## Given instruction
Update every entry below by changing "bacon strip" to "bacon slice" wherever it appears, leaving all else unchanged.

Dataset excerpt:
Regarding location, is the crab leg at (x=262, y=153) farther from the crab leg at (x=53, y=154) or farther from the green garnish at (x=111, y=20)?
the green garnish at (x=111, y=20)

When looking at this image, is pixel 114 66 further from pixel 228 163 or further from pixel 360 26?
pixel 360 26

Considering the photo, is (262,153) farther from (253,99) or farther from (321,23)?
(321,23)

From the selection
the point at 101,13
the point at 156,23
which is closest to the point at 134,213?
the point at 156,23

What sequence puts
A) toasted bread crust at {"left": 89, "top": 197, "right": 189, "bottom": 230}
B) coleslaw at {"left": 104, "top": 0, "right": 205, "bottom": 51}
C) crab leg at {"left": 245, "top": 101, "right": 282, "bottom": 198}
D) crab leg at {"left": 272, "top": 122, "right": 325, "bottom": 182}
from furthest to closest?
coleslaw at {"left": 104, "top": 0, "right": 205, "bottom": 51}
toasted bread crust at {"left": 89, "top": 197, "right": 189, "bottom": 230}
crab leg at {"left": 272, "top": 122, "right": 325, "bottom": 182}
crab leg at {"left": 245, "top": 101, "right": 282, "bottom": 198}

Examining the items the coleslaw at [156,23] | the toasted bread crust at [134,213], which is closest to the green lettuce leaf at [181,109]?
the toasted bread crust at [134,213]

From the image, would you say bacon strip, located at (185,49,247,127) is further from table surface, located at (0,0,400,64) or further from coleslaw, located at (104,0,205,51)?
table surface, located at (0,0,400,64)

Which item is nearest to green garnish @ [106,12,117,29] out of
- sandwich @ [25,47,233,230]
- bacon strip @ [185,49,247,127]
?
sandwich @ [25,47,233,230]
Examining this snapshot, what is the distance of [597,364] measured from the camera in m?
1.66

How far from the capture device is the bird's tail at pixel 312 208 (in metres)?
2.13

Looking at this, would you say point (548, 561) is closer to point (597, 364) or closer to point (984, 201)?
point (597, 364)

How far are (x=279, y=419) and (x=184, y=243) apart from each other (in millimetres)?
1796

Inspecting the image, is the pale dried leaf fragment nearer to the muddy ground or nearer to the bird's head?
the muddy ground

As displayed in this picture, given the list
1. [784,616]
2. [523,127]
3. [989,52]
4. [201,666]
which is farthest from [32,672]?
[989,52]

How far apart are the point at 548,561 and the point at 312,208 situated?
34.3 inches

## Answer to this problem
Regarding location, is the crab leg at (x=262, y=153) farther from the crab leg at (x=53, y=154) or farther from the green garnish at (x=111, y=20)?
the green garnish at (x=111, y=20)

When looking at this image, is pixel 114 66 further from pixel 228 163 or further from pixel 360 26?
pixel 360 26

Considering the photo, is (262,153) farther from (253,99) or farther from (321,23)?
(321,23)

From the selection
the point at 101,13
the point at 156,23
which is closest to the point at 134,213?
the point at 156,23

What sequence puts
A) toasted bread crust at {"left": 89, "top": 197, "right": 189, "bottom": 230}
B) coleslaw at {"left": 104, "top": 0, "right": 205, "bottom": 51}
C) crab leg at {"left": 245, "top": 101, "right": 282, "bottom": 198}
D) crab leg at {"left": 272, "top": 122, "right": 325, "bottom": 182}
from furthest to closest?
coleslaw at {"left": 104, "top": 0, "right": 205, "bottom": 51}
toasted bread crust at {"left": 89, "top": 197, "right": 189, "bottom": 230}
crab leg at {"left": 272, "top": 122, "right": 325, "bottom": 182}
crab leg at {"left": 245, "top": 101, "right": 282, "bottom": 198}

Examining the items the coleslaw at [156,23] | the toasted bread crust at [134,213], which is closest to the green lettuce leaf at [181,109]?
the toasted bread crust at [134,213]

From the image, would you say bacon slice, located at (185,49,247,127) is further from table surface, located at (0,0,400,64) or further from coleslaw, located at (104,0,205,51)?
table surface, located at (0,0,400,64)

Which item is nearest to green garnish @ [106,12,117,29] out of
- sandwich @ [25,47,233,230]
- bacon slice @ [185,49,247,127]
?
sandwich @ [25,47,233,230]
Examining this snapshot, what is the distance of [597,364] measured from the camera in m?
1.66

How far from the capture device is the bird's tail at pixel 312 208 (in metres)?
2.13

Looking at this, would you say point (548, 561) is closer to point (597, 364) or closer to point (984, 201)?
point (597, 364)

How far are (x=279, y=419) and (x=184, y=243) apart from each other (in millimetres)?
1796

Inspecting the image, is the pale dried leaf fragment nearer to the muddy ground or nearer to the bird's head?
the muddy ground

As displayed in this picture, given the list
1. [784,616]
2. [523,127]
3. [989,52]
4. [201,666]
which is farthest from [32,672]?
[989,52]

How far apart are the point at 548,561 and the point at 312,208 situated?
34.3 inches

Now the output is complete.